Work to be completed.
Retype the records word for word, starting at the line that contains "In the photograph, which" and ending at the last line of the records, with both of those lines included.

— start of Information supplied —

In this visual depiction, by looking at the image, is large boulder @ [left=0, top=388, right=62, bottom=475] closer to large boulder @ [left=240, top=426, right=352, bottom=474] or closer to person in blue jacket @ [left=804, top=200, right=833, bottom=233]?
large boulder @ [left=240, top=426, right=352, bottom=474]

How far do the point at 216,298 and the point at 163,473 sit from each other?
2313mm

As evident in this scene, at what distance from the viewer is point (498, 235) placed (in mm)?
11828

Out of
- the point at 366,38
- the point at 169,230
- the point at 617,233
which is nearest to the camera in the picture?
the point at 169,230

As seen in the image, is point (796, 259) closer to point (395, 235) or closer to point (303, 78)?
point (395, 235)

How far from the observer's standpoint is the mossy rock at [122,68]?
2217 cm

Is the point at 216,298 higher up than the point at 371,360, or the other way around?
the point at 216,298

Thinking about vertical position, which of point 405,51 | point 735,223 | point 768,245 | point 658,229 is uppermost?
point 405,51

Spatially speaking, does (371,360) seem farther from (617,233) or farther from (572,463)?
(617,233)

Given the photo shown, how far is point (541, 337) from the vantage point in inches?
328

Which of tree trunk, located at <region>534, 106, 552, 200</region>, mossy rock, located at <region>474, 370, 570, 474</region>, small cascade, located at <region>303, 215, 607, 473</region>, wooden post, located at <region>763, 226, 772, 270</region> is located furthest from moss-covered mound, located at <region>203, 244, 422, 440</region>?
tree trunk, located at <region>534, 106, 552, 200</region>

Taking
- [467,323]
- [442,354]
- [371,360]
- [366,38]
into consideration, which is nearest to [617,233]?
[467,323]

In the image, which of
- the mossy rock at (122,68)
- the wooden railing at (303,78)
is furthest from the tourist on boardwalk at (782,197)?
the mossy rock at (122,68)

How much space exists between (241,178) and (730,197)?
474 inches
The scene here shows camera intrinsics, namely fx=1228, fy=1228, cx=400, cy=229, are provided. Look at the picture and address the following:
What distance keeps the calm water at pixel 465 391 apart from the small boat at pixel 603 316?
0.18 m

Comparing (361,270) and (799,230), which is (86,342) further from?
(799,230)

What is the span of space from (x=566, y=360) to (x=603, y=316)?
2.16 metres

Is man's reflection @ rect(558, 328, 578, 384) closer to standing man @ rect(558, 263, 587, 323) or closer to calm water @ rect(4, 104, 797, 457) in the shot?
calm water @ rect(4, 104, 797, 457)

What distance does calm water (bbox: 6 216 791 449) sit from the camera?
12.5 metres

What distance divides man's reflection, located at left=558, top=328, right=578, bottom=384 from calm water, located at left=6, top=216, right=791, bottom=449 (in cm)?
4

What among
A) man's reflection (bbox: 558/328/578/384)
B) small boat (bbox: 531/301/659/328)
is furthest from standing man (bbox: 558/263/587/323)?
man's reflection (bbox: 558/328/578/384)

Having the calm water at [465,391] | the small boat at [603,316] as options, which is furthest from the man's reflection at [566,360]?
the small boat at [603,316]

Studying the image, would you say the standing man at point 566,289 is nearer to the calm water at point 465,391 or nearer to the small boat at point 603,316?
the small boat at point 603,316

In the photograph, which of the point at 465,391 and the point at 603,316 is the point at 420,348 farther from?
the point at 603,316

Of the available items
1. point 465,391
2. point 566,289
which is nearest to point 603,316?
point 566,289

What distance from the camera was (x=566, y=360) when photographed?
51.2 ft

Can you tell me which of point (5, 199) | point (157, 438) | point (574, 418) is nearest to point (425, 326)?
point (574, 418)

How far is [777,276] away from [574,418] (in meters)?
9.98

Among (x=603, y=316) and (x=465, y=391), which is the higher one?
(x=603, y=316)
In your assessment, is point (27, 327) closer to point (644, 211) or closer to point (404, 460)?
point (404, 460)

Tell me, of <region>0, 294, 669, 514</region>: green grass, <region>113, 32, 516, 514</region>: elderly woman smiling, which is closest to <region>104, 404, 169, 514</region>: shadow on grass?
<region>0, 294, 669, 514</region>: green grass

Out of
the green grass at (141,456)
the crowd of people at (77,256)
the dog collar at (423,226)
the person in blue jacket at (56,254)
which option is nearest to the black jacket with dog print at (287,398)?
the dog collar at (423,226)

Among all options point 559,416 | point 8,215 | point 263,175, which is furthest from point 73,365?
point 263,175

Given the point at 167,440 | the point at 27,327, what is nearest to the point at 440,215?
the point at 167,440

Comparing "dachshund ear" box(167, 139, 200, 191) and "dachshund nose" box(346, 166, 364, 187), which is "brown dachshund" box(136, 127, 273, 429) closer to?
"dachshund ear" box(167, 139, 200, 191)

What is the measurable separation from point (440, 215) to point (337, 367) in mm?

— end of Information supplied —

Task result.
In the photograph, which of the point at 465,391 and the point at 603,316 is the point at 420,348 farther from?
the point at 603,316

Of the available items
1. point 465,391
2. point 566,289
which is nearest to point 603,316?
point 566,289

What distance from the camera was (x=566, y=360) when photographed?
51.2 ft

Can you tell me which of point (5, 199) | point (157, 438) | point (574, 418) is nearest to point (425, 326)?
point (574, 418)

How far is [777,276] away from [574,418] (in meters)?
9.98

Among (x=603, y=316) and (x=465, y=391), which is the higher one?
(x=603, y=316)
In your assessment, is point (27, 327) closer to point (644, 211) or closer to point (404, 460)?
point (404, 460)

Tell me, of <region>0, 294, 669, 514</region>: green grass, <region>113, 32, 516, 514</region>: elderly woman smiling, which is closest to <region>104, 404, 169, 514</region>: shadow on grass?
<region>0, 294, 669, 514</region>: green grass

Out of
the green grass at (141,456)
the crowd of people at (77,256)
the dog collar at (423,226)
the person in blue jacket at (56,254)
which option is nearest to the black jacket with dog print at (287,398)?
the dog collar at (423,226)

Among all options point 559,416 | point 8,215 | point 263,175, which is furthest from point 73,365?
point 263,175

Given the point at 167,440 | the point at 27,327, what is nearest to the point at 440,215?
the point at 167,440

Comparing "dachshund ear" box(167, 139, 200, 191) and "dachshund nose" box(346, 166, 364, 187), which is "brown dachshund" box(136, 127, 273, 429) closer to?
"dachshund ear" box(167, 139, 200, 191)

What is the measurable separation from point (440, 215) to point (337, 367) in mm?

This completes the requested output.